AIDS patients' failure to clear HIV-1 might not be due to the inability of the human immune system to recognise the virus, as was previously thought.
A study published in the open access journal Medical Immunology shows that cultured immune system cells taken from healthy individuals recognise and respond to HIV-1 proteins. Cells taken from infected individuals, however, are much less responsive to the virus. These findings need to be reproduced in vivo, but they do offer new hope for a vaccine against AIDS. Exposing healthy individuals to HIV-1 proteins before they are infected with the virus might train their immune system to respond to the virus and prevent them from developing AIDS.
The study was conducted by Pedro Reche and Derin Keskin from the Dana-Farber Cancer Institute, Boston, USA and other colleagues from Dana-Farber and Harvard Medical School, Boston, USA. They used bioinformatics techniques to predict which HIV-1 protein fragments - or 'epitopes' - were likely to trigger a response from immune system cells called cytotoxic T lymphocytes. They identified 37 epitopes. Reche, Keskin et al. then predicted which of these 37 epitopes were likely to be recognised by most people's immune systems, taking into account genetic differences in immune system genes, called HLA genes, depending on ethnic origin. They identified 25 epitopes, which they combined into five pools with which to test immune responses. They predicted that only 5 of these epitopes would be recognised by over 95% of people's immune systems.

(Dataset excerpts)
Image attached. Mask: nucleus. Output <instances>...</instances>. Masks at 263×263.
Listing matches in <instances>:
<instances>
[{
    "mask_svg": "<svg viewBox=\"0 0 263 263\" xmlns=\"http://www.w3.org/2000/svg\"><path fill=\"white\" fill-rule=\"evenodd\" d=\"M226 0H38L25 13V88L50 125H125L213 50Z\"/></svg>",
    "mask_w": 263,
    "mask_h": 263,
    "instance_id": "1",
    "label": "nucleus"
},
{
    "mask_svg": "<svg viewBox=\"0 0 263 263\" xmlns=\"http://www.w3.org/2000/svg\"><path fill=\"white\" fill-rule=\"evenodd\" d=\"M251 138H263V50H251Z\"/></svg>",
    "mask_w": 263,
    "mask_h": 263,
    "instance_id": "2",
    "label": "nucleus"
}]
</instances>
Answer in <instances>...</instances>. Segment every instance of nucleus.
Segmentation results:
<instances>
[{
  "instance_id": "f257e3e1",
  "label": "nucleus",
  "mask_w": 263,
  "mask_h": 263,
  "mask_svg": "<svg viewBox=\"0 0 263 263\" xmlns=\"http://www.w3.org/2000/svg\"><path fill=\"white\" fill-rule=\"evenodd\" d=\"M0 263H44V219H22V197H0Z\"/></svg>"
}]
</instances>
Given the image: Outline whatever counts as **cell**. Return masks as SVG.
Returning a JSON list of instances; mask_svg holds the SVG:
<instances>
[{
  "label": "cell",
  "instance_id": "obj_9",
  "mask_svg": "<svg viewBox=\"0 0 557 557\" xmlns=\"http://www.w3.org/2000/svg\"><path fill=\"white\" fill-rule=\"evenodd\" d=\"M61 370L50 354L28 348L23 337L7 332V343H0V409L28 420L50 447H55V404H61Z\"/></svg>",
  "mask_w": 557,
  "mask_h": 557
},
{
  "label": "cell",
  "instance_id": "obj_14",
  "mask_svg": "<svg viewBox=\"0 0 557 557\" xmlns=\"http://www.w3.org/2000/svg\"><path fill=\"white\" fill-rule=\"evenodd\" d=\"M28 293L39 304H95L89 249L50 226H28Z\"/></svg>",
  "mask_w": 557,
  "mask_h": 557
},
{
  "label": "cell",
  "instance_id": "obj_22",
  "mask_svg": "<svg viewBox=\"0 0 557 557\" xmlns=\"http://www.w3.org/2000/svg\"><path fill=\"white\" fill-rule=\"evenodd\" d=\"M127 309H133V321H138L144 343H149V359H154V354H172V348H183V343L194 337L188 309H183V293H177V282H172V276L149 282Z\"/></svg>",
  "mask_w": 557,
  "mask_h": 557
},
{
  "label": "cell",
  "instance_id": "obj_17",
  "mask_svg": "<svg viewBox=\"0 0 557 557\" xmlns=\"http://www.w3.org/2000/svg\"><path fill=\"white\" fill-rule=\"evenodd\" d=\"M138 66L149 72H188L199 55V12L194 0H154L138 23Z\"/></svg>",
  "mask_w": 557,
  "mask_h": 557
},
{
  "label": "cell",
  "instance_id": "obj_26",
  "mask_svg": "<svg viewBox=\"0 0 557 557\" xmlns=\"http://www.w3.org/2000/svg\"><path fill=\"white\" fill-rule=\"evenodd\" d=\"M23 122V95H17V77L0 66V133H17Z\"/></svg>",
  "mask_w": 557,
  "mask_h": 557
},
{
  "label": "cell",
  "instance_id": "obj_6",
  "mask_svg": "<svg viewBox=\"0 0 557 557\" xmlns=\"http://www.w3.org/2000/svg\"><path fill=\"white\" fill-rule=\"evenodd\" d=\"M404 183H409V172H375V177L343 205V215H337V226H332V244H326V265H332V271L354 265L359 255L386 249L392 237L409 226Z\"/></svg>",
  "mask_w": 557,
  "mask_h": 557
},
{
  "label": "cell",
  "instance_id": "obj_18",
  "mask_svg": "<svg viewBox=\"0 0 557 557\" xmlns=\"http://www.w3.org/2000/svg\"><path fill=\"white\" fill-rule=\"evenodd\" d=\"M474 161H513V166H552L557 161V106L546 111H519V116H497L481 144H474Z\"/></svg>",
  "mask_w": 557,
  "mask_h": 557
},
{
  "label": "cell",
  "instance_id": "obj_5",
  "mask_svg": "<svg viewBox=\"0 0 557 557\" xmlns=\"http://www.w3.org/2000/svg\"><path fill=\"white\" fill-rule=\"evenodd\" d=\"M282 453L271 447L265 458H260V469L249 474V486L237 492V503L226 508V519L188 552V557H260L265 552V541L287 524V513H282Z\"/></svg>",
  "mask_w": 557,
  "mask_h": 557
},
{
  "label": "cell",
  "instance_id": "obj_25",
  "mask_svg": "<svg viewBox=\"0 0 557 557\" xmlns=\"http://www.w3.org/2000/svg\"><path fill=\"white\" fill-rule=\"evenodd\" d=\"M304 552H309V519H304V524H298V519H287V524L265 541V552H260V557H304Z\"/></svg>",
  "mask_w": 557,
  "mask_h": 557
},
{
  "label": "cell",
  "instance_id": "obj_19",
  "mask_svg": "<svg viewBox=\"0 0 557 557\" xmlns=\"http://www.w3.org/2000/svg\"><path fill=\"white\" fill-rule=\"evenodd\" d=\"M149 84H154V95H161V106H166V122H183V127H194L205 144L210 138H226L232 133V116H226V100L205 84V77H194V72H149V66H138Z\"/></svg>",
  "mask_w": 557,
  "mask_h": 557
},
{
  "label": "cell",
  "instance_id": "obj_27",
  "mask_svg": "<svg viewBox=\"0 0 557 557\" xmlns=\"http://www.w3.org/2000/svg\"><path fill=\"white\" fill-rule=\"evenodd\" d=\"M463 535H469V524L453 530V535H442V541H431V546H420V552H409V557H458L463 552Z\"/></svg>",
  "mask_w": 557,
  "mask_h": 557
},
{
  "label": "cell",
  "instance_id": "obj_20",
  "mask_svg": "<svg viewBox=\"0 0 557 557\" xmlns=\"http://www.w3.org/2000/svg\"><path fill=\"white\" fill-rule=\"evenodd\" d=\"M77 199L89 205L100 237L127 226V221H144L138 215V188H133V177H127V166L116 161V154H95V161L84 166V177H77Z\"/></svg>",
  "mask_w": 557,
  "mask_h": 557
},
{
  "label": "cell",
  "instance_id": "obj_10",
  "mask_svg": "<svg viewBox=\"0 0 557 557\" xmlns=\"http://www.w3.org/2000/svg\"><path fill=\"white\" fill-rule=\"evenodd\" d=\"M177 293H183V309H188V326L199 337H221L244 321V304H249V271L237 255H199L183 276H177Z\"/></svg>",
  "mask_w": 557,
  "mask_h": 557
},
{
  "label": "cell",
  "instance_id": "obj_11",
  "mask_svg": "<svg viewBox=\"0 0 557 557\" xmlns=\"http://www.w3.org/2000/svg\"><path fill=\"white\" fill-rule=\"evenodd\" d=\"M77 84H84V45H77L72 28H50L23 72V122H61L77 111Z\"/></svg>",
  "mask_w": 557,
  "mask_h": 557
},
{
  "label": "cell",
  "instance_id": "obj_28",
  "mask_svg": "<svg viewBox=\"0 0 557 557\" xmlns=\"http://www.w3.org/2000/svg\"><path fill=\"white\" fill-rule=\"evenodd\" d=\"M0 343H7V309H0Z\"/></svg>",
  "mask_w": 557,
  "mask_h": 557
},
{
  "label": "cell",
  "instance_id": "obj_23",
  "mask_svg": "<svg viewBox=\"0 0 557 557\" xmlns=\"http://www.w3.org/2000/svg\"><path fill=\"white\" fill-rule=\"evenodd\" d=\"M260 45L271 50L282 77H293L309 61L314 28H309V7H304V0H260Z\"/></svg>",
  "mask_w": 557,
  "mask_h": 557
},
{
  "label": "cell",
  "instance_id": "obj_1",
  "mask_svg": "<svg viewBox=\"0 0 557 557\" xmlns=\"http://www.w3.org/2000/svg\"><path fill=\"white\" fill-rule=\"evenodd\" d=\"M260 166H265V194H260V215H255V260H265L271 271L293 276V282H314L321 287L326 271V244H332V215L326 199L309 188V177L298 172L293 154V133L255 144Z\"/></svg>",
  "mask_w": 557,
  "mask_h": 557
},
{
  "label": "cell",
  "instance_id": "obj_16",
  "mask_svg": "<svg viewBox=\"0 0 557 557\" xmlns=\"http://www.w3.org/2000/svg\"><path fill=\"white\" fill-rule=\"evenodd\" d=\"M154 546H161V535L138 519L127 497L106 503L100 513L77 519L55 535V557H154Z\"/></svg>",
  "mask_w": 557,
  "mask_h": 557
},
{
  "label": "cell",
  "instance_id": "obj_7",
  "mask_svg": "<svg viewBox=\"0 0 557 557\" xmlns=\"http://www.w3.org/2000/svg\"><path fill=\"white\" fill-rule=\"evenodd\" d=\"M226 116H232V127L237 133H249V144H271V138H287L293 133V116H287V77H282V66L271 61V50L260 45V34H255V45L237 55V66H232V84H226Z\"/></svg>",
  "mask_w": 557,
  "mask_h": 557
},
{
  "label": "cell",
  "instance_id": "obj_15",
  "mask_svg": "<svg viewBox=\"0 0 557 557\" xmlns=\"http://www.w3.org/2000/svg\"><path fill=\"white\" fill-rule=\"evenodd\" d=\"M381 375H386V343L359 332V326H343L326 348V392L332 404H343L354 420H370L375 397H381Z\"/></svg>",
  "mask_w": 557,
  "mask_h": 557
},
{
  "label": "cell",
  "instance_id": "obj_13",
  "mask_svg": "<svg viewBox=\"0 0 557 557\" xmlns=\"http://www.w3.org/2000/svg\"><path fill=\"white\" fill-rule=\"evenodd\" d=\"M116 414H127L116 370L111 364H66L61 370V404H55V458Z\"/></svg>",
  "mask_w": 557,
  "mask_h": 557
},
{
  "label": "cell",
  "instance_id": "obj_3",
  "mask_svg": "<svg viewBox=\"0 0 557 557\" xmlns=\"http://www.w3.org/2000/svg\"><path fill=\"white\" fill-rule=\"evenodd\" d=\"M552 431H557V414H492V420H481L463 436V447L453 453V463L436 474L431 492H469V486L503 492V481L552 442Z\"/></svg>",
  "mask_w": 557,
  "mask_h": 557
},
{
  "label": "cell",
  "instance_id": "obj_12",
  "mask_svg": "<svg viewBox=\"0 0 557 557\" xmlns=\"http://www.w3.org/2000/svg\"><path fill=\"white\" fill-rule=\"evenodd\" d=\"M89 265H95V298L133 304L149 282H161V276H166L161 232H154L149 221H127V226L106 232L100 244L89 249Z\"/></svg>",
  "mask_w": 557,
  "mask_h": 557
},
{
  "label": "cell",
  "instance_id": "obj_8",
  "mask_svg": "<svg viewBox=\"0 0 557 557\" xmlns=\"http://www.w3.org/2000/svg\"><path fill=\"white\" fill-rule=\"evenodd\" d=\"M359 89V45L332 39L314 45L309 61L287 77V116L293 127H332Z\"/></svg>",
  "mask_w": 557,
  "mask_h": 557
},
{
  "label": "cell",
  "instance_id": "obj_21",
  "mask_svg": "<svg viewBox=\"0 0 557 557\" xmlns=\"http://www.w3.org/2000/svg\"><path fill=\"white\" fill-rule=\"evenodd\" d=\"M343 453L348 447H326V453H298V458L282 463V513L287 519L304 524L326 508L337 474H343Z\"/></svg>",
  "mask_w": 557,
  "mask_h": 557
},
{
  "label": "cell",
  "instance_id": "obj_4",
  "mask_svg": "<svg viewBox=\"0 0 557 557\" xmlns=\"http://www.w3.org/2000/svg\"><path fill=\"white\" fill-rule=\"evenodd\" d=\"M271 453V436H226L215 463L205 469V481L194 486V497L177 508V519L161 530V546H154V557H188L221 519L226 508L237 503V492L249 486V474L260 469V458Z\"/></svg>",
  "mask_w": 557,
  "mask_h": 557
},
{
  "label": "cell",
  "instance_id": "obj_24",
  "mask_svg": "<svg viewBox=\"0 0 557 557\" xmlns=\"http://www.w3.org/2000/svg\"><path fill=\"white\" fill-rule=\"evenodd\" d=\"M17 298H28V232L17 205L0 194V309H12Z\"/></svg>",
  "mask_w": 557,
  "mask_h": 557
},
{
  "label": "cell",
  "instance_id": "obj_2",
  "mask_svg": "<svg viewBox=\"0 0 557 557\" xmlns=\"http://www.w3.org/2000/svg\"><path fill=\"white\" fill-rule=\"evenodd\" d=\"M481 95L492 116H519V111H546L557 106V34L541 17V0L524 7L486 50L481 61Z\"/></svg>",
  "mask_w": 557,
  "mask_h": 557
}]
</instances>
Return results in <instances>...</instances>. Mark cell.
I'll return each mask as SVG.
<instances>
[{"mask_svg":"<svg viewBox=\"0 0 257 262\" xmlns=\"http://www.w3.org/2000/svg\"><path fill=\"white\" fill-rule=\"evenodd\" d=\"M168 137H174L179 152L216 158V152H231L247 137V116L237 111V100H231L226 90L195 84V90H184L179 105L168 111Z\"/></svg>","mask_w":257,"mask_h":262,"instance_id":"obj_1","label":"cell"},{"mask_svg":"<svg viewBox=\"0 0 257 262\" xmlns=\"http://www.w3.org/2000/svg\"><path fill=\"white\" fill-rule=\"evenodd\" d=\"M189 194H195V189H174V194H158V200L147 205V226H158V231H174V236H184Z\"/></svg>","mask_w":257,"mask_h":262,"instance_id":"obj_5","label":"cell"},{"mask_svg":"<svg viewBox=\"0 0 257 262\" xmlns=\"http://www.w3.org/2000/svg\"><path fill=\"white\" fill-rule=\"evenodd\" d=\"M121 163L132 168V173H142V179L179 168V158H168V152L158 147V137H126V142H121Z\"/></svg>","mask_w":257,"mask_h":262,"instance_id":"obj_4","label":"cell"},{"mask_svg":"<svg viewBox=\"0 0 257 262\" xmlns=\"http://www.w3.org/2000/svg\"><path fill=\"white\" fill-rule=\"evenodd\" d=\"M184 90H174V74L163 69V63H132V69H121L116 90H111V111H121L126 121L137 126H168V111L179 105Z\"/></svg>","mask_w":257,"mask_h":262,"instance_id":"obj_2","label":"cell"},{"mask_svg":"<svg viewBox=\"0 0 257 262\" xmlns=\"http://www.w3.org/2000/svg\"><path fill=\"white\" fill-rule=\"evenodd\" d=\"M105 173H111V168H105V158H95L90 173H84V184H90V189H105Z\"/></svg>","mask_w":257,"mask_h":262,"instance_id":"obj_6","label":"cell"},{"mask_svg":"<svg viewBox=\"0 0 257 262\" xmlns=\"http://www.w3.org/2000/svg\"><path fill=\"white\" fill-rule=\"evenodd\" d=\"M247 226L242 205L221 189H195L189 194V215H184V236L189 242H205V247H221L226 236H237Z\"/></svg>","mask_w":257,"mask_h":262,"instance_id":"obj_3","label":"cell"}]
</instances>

*What you need to do*
**1.** According to the text on HIV-1 immune recognition, how many of the 25 epitopes were predicted to be recognized by over 95% of people's immune systems?
**2.** Summarize the text on HIV-1 immune recognition in two sentences.

*Written answers*
**1.** Only 5 of the 25 epitopes were predicted to be recognized by over 95% of people's immune systems.

**2.** A study in Medical Immunology found that cultured immune cells from healthy individuals recognize and respond to HIV-1 proteins, while cells from infected individuals respond much less, which suggests that exposing healthy people to these proteins might train their immune systems and offers hope for an AIDS vaccine. Using bioinformatics, the researchers identified 37 HIV-1 epitopes likely to trigger cytotoxic T lymphocytes and narrowed them to 25 that most people's immune systems were likely to recognize, and they predicted that only 5 of these would be recognized by over 95% of people.